A manometer is a device to measure pressures. In the normal condition during the CPAP therapy, there is a significant change in the air pressure inside the CPAP piping due to breathing as patient inhale and exhale the air. If there is a large air leak or the mask is off, the air pressure fluctuation in the piping will become much smaller. So essentially we can check the mask status by constantly monitoring the air pressure inside the CPAP piping with a manometer.
In this project MPXV7002DP Integrated Silicon Pressure Sensor is used as a transducer to convert the air pressure to digital signals. The MPXV7002DP breakout board is widely available as a pressure differential sensor to measure the airspeed of RC models and is relatively cheap. This is the same technology inside commercial CPAP machines.

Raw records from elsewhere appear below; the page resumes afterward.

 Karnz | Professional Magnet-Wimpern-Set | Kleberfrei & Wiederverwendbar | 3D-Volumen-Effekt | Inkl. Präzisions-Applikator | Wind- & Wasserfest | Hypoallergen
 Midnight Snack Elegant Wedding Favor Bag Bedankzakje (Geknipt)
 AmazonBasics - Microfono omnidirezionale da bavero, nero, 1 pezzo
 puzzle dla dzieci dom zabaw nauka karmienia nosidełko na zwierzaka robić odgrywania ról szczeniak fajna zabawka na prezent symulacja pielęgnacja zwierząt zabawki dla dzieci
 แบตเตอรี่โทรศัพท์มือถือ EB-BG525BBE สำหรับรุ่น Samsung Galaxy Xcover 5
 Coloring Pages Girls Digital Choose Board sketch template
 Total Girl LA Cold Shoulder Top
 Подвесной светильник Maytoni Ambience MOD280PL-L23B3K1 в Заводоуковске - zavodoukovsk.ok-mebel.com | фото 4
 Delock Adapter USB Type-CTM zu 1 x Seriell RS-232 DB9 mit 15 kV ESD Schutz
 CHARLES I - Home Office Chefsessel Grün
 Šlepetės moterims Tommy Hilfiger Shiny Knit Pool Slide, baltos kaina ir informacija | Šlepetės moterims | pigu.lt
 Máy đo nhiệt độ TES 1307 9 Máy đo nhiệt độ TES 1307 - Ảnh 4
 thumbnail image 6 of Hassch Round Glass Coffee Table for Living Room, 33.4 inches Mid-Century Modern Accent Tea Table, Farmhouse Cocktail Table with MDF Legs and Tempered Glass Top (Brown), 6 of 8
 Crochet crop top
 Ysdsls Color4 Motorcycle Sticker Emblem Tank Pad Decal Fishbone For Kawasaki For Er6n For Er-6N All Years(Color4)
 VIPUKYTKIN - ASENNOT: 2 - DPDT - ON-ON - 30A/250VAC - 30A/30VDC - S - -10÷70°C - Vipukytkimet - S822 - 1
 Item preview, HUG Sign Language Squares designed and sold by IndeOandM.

MPXV7002DP is a monolithic silicon pressure sensor designed for a wide range of applications. It has a measuring range of air pressure from -2 kPa to 2 kPa (approximately +/- 20.4 cmH2O), which covers nicely the typical pressure levels for treating Obstructive Sleep Apnea range from 6 to 15 cmH2O.
MPXV7002DP is designed as a differential pressure sensor and have two ports (P1 & P2). In this project, MPXV7002DP is used as a gauge pressure sensor by leaving the backside port (P2) open to the ambient air. This way pressure is measured relative to the ambient atmospheric pressure.
MPXV7002DP will output an analog voltage from 0-5V. This voltage is read by the Arduino analog pin and covert to corresponding air pressure using the transfer function provided by the manufacturer. The pressure is measured in kPa, 1Pa = 0.10197162129779 mmH2O. The results then are displayed on the LCD screen in both Pa (Pascal) and cmH2O.
CPAP Machine Monitor
Study shows breathing movements are symmetrical and did not change significantly with increasing age. The average respiratory rate is 14 during quiet breathing for both sexes. The rhythm (inspiration/expiration ratio) is 1:1.21 for men and 1:1.14 for women during quiet breathing.
The raw data of air pressure measurements from the CPAP piping goes up and down as people breath and also has many 'spikes' since Arduino 5.0V supply is quite noisy. Therefore the data needs to be smoothed out and evaluated over time in order to reliably detect the pressure changes introduced by inhalation and exhalation.
Several measures are taken by the Arduino sketch to process the data and monitor the air pressure. In a nutshell, the Arduino sketch uses the running average library by Rob Tillaart to first calculate the moving average of the air pressure measurements in real-time to smooth out the data points, then calculate the minimum and maximum observed air pressure every a few seconds to determine whether the mask has been disconnected by checking the differences between the peak and trough levels of air pressure. So if the incoming data line becomes flat, then it is likely that there's a large air leak or the mask has been disconnected, an audible alarm will sound to wake up the patient to make necessary adjustments. See the data plots for the visualization of this algorithm.